§ PASSAGE TO READ
---

By Cecily Hilleary
Reporter
Voice of America
Who Were the Puritans?
Overview

They sailed to the New World under appalling conditions: One hundred and two English men, women and children, crammed onto a cargo ship that was only about 30 meters long and 7 meters wide.
The Mayflower had no cabins or beds; passengers berthed below deck wherever they could find space.

The voyage was fraught with risk: if rough seas didn’t take them, pirates might. If the passengers landed safely, they faced “famine and nakedness” and “continual danger of … savage people” and “wild beasts,” as Plymouth founder and Governor William Bradford later wrote in his “History of Plymouth Plantation.”
The Pilgrims were the first group of Puritans to sail to New England; 10 years later, a much larger group would join them there.
To understand what motivated their journey, historians point back a century to King Henry VIII of England. When the Roman Catholic pope refused to annul Henry’s marriage to Catherine of Aragon, Henry severed relations with Rome and formed the Church of England, naming himself its supreme leader. Membership in the new church was mandatory.

But a faction of worshipers, the Puritans, believed Henry’s church held onto too many of the trappings of Catholicism and needed to revert to the simpler worship of the early Christians.
“The Puritans wanted to do away with a set of prayers as in the ‘Book of Common Prayer,’ stained glass, incense, priestly vestments and the like,” said George Washington University professor David J. Silverman, an expert in Native American and colonial history and author of “This Land is Their Land.”
“They felt these features distracted from the word of God as preached from the Bible,” Silverman said.
Puritans and Pilgrims
The Puritans also opposed state interference in matters of religion and centralized religious control. They wanted to select their own ministers and decide on their own rules while remaining a part of the Church of England.
But a small group of radical Puritans broke away from the Church of England entirely, a breach of English law for which they were persecuted. They were called Separatists.
“That involved the arrest and imprisonment of dissenting ministers and lay dissenters who failed to attend the state church or who refused to conduct their marriages and baptisms there,” Silverman said. “The English state also banned the publication of dissenting tracts.”
The terms “Puritan” and “Separatist” are sometimes used interchangeably, but as Silverman explained to VOA, they are different groups.
“The Puritans had a formal aim of purifying or reforming the Church of England. But the Separatists had given up on that goal. And so, technically, they aren’t Puritans,” he said. “But in every other respect, the Separatists are part of the Puritan movement. They have the same outlook. They follow the same principles.”
Seeking Utopia
In 1608, about a hundred separatist Puritans fled to the Netherlands, where they hoped to be able to practice their faith freely. They spent 10 years living in the city of Leiden, but hard work and poor living conditions began to take a toll on their health. They also worried that Dutch youth were corrupting their children.
So in 1620, a fraction of the congregation — about 37 Separatists — decided to sail to America to form a new religious colony. They would come to be known as the “Pilgrims.”

---

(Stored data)
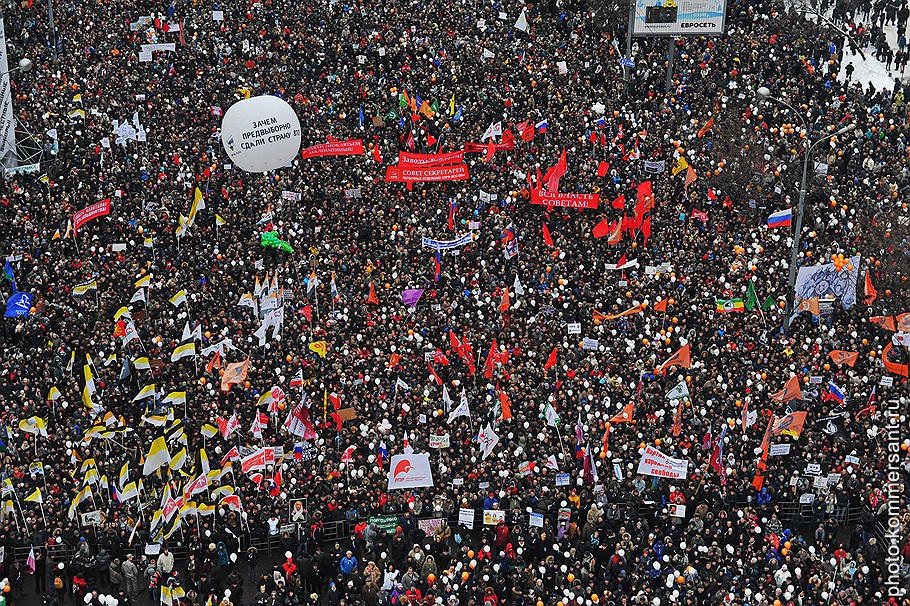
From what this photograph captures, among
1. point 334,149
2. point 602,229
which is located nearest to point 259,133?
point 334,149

---

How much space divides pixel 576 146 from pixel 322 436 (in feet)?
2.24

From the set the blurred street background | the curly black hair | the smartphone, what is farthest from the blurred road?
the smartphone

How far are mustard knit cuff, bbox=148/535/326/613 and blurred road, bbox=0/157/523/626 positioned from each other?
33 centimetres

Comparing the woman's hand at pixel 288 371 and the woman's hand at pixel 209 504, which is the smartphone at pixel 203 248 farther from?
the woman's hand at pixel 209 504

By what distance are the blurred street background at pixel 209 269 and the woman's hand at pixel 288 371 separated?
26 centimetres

---

§ SET OF TASKS
#1 Return the lines of the records verbatim, starting at the line containing "Comparing the woman's" and ending at the line containing "26 centimetres".
#2 What comes next in the article on the Puritans? Write the part that follows its final sentence.

§ RESULTS FOR EACH TASK
#1
Comparing the woman's hand at pixel 288 371 and the woman's hand at pixel 209 504, which is the smartphone at pixel 203 248 farther from?
the woman's hand at pixel 209 504

By what distance are the blurred street background at pixel 209 269 and the woman's hand at pixel 288 371 separated?
26 centimetres

#2
They sailed to Southampton, England, and on September 6, with backing from a London merchant and a patent to settle in the Virginia Colony, they set sail on the Mayflower, headed for the mouth of the Hudson River, which at that time was part of the Virginia Colony.
Traveling with the Pilgrims were about two dozen non-separatist Puritans, whom the Pilgrims sometimes called “strangers,” a few servants, and a crew of 30 sailors — 102 passengers in all.
Change in Plans
After a rough crossing, the Mayflower arrived at the tip of Cape Cod on November 10. Dangerous sandbars and rough waters prevented them from reaching the Hudson River, so the Pilgrim leaders decided they should remain on the Cape.
The location was outside the Virginia Colony’s jurisdiction, which meant they did not have legal permission to settle there.
In his “History of Plymouth,” Pilgrim leader John Winthrop explained that the Pilgrims worried that once ashore, “some of the strangers amongst them” might “use their own liberty” — that is, rebel or make trouble.
To ensure lawfulness, the Pilgrim leaders drafted a temporary agreement — the “Mayflower Compact.” It bound Pilgrims and non-separatist Puritans together as a single “civil body politic,” loyal to the King of England but allowed to draft its own “just and equal laws.”

Pilgrim Edward Winslow described what happened next in his 1622 narrative “Mourt’s Relation.” For about a month, they sailed around the Cape, sending parties of men to explore inland.
On December 16, the Mayflower dropped anchor at what is now known as Plymouth Harbor. After three days of exploration, they decided to settle near the site of a Wampanoag village, Patuxet, which they would later learn had been emptied by an unknown epidemic. They named their new home “Plymouth.”
The Second Wave
In 1625 England, the new king, Charles I, began cracking down on Puritans, and a new group of them made plans to emigrate to America and settle what would be the Massachusetts Bay Colony.
In 1630, led by Puritan lawyer and lay preacher John Winthrop, 700 passengers in a fleet of 11 ships set sail for New England. Some of them settled at Plymouth, but most followed Winthrop north, to the Massachusetts Bay, where they founded the city of Boston.

During the crossing, Winthrop gave a sermon in which he laid out his vision of the future: This third English colony wouldn’t be a commercial venture but a religious experiment. Puritans would live in brotherly love according to God’s law while waiting for the pending second coming of Christ.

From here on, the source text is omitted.